# Provided material start

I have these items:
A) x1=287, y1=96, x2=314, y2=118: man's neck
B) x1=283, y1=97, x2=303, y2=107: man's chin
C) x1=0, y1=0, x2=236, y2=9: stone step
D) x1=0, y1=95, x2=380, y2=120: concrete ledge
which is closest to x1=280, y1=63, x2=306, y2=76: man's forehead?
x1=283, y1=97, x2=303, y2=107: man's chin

# Provided material end

**Objective**
Copy all of the rows above, substituting "brick wall" for "concrete ledge" and leaving everything else unchanged.

**Complete answer**
I have these items:
A) x1=287, y1=96, x2=314, y2=118: man's neck
B) x1=283, y1=97, x2=303, y2=107: man's chin
C) x1=0, y1=0, x2=236, y2=9: stone step
D) x1=0, y1=95, x2=380, y2=120: brick wall
which is closest to x1=280, y1=63, x2=306, y2=76: man's forehead?
x1=283, y1=97, x2=303, y2=107: man's chin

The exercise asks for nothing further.